→ **EXERCISE DETAILS**:
From the piece on workplace martyrdom below, list every sign it gives that you may be acting as a martyr.

→ **READING PASSAGE**:
=-=-=
Put your hand up if you’re ever been a martyr.
Walking around carrying an invisible load of resentment, wondering why every other unreasonable person can’t see how busy or troubled you are.
Not sure? Here’s a few signs:
You only tell people about it that can’t do anything (your spouse or friends, rather than your boss or colleagues)
If someone who you complain to offers a suggestion, you reject it
You look super capable on the surface but you don’t feel it.
OK, we’d better stop before this becomes a therapy session. I know I’ve been that person before, and I know leaders who find themselves behaving like this sometimes too.
It’s easy to end up here. When we work in complex teams, in complex workplaces, with lots of functional diversity, the risk of martyrdom is high. When we’re all overloaded, and we’re operating in silos, the risk is even higher. In those kind of environments, it’s easy for things to fly under the radar.
That’s how we get stuck and problems become worse than they need to be – because we can’t see them.
There is no way your leadership team can fully appreciate just how much is going on, if they can’t even see it. In the HBR article ‘Too Many Projects’ Hollister and Watkins talk about the damaging, cumulative impact of having too many initiatives on the go. Without visibility of the full load, staff at all levels end up under unreasonable pressure and start resenting each other.
Here’s the thing: we can’t work with what we can’t see.
In The Life-Changing Magic Of Tidying Up, Marie Kondo starts every project in exactly the same way: by requiring her subject to make a big pile of all of their stuff.
It’s not until you see all 28 of your black t-shirts in one big pile in front of you that you realise how ridiculous things have become.
Whether it’s too many projects at the exec level, too many tasks at a personal level or too many black t-shirts, you can't work with what you can't see - and you gain nothing by being a martyr.
Put all your things in a pile, share your pile with others, and go from there.
=-=-=
→ **DATA LISTING**:

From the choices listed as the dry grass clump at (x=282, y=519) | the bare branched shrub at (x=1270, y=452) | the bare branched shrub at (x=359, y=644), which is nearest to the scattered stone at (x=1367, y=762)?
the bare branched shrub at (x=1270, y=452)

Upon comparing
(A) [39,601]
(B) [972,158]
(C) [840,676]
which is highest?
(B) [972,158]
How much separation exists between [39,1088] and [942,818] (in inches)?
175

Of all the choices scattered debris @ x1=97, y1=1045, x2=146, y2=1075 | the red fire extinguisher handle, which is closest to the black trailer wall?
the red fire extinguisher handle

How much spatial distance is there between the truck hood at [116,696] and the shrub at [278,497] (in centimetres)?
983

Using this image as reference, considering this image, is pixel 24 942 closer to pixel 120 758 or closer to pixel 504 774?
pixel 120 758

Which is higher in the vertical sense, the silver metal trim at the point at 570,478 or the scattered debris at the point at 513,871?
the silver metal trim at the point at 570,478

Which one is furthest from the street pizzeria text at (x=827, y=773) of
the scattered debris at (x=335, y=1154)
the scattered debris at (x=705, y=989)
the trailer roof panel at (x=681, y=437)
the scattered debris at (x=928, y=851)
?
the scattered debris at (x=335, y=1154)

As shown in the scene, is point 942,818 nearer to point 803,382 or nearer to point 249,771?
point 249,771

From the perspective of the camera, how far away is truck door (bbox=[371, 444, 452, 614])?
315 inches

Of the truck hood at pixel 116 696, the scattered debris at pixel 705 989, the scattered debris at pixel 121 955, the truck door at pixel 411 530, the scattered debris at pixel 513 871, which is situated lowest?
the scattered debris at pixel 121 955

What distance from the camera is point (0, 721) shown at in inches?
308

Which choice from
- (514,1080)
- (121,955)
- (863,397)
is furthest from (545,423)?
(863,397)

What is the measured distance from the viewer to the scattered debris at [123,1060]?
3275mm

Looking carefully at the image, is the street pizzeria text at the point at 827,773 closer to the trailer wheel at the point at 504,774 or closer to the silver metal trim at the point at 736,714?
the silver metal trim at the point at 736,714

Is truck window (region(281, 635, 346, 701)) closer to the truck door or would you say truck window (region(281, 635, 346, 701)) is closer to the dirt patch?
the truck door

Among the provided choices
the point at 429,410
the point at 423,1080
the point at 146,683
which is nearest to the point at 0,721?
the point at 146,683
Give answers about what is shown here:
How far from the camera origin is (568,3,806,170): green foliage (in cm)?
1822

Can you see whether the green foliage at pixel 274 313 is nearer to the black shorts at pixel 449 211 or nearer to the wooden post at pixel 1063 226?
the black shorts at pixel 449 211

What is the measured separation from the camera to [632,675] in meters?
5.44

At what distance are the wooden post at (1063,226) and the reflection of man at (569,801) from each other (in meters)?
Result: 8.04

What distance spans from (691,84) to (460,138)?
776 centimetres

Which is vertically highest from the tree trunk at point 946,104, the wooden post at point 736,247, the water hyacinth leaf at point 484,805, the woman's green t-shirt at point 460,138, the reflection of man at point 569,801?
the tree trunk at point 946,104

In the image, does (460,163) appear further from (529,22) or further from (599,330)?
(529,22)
=-=-=
→ **SOLUTION FOR THIS PROBLEM**:
- You only tell people about it who can't do anything (your spouse or friends, rather than your boss or colleagues).
- If someone you complain to offers a suggestion, you reject it.
- You look super capable on the surface but you don't feel it.